No, there can be issues with some drivers, you should have specified which network NICs and drivers you are using.
Would you recommend moving to a newer dom0 kernel or hypervisor build?
On XCP-ng, the latest version is 8.3 which you didn't specify in your post, but you're using the latest version of Xen, so I assume it is an up to date 8.3, so there is no newer build.
Could a memory issue cause this specific kind of page table inconsistency during a kernel panic?
Yes, it can be a bug in the the code, but it absolutely could be a hardware issues.
Any advice on additional debug steps or log files I should collect next time?
I would start by running a memtest on that host to make sure the memory is not having issues.

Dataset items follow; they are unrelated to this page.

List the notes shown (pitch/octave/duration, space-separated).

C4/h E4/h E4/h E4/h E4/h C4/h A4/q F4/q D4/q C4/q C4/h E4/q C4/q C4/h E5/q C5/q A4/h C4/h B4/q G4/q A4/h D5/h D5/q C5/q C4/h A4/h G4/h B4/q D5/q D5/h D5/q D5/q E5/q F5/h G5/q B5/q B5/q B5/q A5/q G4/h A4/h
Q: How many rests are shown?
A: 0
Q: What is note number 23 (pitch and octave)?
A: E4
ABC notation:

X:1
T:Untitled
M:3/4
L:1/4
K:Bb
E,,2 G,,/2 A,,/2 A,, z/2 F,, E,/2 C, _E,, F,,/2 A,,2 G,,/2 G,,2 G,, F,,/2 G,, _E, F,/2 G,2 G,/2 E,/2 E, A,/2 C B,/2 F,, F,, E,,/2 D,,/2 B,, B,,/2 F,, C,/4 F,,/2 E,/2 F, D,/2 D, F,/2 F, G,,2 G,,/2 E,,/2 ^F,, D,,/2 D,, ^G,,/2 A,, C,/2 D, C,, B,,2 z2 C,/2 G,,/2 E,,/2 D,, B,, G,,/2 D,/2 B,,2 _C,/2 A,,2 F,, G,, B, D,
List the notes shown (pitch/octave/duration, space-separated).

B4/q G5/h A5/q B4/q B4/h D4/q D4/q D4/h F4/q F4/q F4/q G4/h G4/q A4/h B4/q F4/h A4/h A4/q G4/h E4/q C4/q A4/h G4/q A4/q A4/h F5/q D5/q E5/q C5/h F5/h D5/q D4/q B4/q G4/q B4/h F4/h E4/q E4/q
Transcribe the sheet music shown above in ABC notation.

Do you know if there was a specific VM doing something specific at that time? We had some issues in the past with FreeBSD VMs using wireguard, but it does not look similar, and it should be fixed now.
What kind of guests were running on that host? linux, windows, some BSD based?
If running windows guests please be sure to have read this blog post and ensure to comply with the guidelines there.
From a quick look, I don't see anything obvious. Follow Olivier's suggestion first, if you still have issues after that, you can share an additional report using xen-bugtool -y
. But please be sure to update your bios first, check your memory, and then do that.